The thesis of this book is that welfare increases poverty. It cannot reduce poverty.
Prior to the 1960s, the prevailing view of the past 300 years or so was that welfare should be aid in the form of things like housing (think Dickens's Bleak House), not a direct dole out of money to the poor. Welfare was thought to encourage sloth and laziness: by increasing the value of being unemployed vis a vis being employed, the classic market response is to increase supply of the unemployed. It also increased illegitimacy (which is a chief cause of poverty) because as long as the man is not legally responsible for the child, his income does not count against hers for welfare benefits. Furthermore, in experiments across the US between poor populations in the same city, some of whom receive welfare and some of whom don't, the breakup of marriage (another cause of poverty) was about 40% higher among families receiving welfare.

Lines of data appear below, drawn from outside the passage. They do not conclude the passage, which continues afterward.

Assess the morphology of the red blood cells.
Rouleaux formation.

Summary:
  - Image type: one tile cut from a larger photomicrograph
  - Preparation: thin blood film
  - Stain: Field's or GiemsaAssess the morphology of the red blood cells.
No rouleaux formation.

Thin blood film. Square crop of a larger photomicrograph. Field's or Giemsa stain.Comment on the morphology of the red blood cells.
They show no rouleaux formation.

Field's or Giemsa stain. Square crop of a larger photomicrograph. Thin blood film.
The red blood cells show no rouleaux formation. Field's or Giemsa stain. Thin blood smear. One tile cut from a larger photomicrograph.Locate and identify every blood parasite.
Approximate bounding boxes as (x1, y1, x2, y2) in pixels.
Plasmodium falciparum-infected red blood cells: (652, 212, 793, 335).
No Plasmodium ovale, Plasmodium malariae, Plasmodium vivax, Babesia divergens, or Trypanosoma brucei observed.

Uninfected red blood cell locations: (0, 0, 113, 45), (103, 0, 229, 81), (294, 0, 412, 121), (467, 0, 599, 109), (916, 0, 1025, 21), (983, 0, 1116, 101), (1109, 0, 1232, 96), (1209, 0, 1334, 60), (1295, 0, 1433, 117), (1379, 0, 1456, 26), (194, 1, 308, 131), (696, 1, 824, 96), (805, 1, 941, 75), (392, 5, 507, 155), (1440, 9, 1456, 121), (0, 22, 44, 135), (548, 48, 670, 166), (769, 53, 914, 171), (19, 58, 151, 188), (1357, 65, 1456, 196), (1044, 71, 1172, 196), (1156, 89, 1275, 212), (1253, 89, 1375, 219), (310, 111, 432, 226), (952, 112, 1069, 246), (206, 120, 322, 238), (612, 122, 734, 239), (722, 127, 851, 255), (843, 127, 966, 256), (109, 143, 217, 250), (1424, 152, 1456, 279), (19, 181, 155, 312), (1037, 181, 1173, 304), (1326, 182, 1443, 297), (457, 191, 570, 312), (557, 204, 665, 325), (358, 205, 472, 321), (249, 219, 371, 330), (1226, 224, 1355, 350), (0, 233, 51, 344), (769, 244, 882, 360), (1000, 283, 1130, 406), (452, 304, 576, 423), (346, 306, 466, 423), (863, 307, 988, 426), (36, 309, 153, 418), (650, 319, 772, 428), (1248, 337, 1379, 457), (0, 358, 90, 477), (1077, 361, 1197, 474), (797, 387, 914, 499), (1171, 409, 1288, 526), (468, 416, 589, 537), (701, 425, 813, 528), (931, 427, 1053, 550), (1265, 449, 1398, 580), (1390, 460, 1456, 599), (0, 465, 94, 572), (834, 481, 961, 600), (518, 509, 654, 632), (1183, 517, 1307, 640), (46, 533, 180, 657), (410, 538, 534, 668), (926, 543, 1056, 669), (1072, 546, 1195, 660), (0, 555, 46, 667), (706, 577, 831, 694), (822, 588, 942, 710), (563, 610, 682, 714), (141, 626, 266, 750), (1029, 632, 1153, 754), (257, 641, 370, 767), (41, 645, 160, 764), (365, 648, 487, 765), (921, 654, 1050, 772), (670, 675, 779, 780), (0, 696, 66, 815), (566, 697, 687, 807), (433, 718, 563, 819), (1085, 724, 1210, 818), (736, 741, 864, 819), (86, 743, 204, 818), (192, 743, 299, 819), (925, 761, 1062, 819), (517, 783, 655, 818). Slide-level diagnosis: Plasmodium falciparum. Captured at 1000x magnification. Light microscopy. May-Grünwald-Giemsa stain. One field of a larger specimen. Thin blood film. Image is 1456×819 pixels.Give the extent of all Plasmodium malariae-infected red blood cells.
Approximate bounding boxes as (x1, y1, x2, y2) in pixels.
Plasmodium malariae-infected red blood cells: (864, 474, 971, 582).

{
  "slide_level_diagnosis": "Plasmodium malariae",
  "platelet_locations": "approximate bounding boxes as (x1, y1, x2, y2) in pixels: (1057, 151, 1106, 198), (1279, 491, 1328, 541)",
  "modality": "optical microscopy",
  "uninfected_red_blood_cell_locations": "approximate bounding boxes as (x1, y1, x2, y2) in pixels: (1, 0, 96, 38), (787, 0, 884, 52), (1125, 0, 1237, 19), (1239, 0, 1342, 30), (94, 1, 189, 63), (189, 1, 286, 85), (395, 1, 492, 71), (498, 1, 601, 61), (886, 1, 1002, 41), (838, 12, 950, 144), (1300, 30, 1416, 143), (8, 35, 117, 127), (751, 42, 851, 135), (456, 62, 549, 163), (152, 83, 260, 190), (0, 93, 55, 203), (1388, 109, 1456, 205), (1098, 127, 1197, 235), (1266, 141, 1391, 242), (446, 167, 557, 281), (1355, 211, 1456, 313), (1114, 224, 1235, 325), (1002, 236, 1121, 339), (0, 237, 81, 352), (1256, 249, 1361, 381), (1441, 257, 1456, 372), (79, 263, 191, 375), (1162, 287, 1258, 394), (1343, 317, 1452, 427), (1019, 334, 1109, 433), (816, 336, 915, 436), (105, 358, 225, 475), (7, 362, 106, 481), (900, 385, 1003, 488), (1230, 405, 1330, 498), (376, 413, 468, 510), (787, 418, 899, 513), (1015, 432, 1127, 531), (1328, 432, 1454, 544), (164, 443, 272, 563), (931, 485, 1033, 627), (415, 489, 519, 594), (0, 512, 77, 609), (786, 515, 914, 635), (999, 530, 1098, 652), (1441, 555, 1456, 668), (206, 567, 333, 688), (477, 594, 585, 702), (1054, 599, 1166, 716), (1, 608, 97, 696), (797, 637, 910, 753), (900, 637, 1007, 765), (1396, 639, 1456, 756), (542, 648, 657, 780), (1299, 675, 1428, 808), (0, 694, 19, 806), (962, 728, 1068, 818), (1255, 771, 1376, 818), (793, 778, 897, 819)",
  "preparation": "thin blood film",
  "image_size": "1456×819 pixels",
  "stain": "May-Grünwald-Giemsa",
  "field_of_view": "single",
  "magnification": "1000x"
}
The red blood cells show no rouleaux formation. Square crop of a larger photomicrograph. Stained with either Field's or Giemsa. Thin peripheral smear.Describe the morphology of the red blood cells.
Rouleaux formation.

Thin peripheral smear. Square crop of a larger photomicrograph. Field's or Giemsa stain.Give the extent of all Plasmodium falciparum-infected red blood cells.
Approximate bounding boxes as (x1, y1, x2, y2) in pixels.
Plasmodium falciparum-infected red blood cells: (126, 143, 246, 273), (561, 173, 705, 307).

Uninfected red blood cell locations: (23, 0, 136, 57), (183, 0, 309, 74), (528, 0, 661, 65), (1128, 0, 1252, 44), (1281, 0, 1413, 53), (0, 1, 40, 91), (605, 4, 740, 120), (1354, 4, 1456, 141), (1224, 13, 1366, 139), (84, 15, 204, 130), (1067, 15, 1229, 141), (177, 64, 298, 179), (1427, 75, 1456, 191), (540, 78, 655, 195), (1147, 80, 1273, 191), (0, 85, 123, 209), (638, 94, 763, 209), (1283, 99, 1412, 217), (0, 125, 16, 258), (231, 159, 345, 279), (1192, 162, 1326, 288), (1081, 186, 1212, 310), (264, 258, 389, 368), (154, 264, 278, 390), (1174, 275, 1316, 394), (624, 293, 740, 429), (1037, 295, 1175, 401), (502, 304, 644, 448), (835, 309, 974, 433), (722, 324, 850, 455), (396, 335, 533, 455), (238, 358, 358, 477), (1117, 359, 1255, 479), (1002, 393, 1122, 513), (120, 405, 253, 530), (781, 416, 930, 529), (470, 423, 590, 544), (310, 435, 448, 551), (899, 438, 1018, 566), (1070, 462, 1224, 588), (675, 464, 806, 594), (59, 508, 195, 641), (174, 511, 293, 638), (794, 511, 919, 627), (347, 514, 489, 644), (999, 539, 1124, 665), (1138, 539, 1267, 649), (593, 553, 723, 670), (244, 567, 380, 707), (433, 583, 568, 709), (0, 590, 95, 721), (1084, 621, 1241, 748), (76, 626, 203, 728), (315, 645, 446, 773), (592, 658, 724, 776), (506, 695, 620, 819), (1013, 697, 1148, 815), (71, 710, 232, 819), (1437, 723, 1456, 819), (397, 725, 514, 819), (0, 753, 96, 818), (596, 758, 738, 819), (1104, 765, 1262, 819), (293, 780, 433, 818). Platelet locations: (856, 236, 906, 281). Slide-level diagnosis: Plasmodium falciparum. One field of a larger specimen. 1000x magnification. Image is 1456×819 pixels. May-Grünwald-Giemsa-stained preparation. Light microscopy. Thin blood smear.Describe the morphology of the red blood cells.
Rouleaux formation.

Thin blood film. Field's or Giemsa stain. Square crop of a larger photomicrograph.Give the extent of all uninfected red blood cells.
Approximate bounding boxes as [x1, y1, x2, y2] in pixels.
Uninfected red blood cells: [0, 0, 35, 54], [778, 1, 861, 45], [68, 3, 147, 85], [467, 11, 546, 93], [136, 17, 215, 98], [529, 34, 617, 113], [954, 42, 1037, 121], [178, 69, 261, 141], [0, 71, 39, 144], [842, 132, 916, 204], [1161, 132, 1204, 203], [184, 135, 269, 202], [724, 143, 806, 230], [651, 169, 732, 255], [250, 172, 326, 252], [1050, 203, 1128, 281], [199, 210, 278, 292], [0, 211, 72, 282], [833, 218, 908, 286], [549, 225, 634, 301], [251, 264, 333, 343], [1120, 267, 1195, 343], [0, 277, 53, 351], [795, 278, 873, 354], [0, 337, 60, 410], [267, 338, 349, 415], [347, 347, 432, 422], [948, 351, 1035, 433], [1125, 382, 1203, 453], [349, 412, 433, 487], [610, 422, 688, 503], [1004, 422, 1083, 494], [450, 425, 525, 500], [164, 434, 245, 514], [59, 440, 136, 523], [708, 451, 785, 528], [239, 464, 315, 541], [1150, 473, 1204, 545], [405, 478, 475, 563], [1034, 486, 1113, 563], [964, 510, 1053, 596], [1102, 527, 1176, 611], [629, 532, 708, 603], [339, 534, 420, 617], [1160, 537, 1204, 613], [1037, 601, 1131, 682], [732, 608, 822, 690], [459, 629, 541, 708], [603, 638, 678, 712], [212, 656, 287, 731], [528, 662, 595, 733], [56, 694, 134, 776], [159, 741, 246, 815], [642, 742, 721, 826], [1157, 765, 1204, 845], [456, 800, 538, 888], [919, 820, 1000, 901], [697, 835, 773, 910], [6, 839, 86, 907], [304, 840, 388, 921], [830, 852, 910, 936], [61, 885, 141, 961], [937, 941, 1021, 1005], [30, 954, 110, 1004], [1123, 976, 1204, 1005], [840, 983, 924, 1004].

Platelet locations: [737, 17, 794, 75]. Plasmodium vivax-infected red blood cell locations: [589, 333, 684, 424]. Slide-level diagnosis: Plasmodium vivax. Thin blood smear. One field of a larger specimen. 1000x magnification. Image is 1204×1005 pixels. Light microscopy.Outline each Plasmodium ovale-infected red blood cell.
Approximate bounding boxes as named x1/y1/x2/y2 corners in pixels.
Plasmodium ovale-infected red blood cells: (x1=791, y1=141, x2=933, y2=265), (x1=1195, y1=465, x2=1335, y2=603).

At the crux of the issue is to what degree the system is to blame or the individual. If the system is to blame, then self-sufficiency no longer becomes morally superior to independence. Those who have succeeded and escaped poverty are not to be commended. Placing the blame on the system also removes from the impoverished any idea that they can succeed. The very reward structure of status and money to those who have separated themselves and climbed the social ladder is what fosters the near classless society that has thrived in America unlike any other nation. A classless society is one of the chief goals of liberalism. Their placing the blame on the system is thus self-refuting and undermines their own goal.
Welfare means that it is easier to get along without a job. Because it is easier to get along without a job, it is easier to ignore education. It is easier for a man to have a baby without being responsible for it. It is easier for a woman to have a baby without having a husband. It is easier to get away with crime. Thus it is easier to obtain drugs, and to support a drug habit.
Removing welfare would mean parents would do more in their children's education--they don't want them living off their money. Parents would buckle down and try harder to make their kids not have children unless in a stable family--they don't want to be stuck paying for their grandkids. Young people would find that they are in fact work ready--doing menial jobs and gaining the work ethic that comes with them is suddenly preferable from the alternative. Finally, those low income families who have been doing the right thing would be vindicated and not ridiculed.
If an impartial observer from a foreign land looked at the data of the black lower class from 1950-1980 and given no information about social and public policy changes of that time period, he would think that outright, virulent racial discrimination against the black poor had dramatically increased during the late 1960s and 1970s (the time when the welfare system really took off). Of course, the opposite actually happened. Until the late 60s, the black lower class had been making steady economic gains vis a vis whites. This came to a screeching halt with the welfare reforms of the late 60s.
At the end, Murray breaks form and asks a strikingly personal question. If you were a parent and knew your kids would be orphaned tomorrow, which family would you rather send them to:
1) A very poor family, in which they will sometimes, but not often, lack food and be badly clothed, but the parents have worked hard all their lives, make sure the children study and go to school, and value independence; or
2) A less-poor family, in which the parents have never worked, don't value education, but your children will have enough food and clothes, provided by others.
The first choice is the clear winner; our current system prefers the second.
All in all, a thoroughly-researched work, full of data rather than rhetoric, but still interesting to read.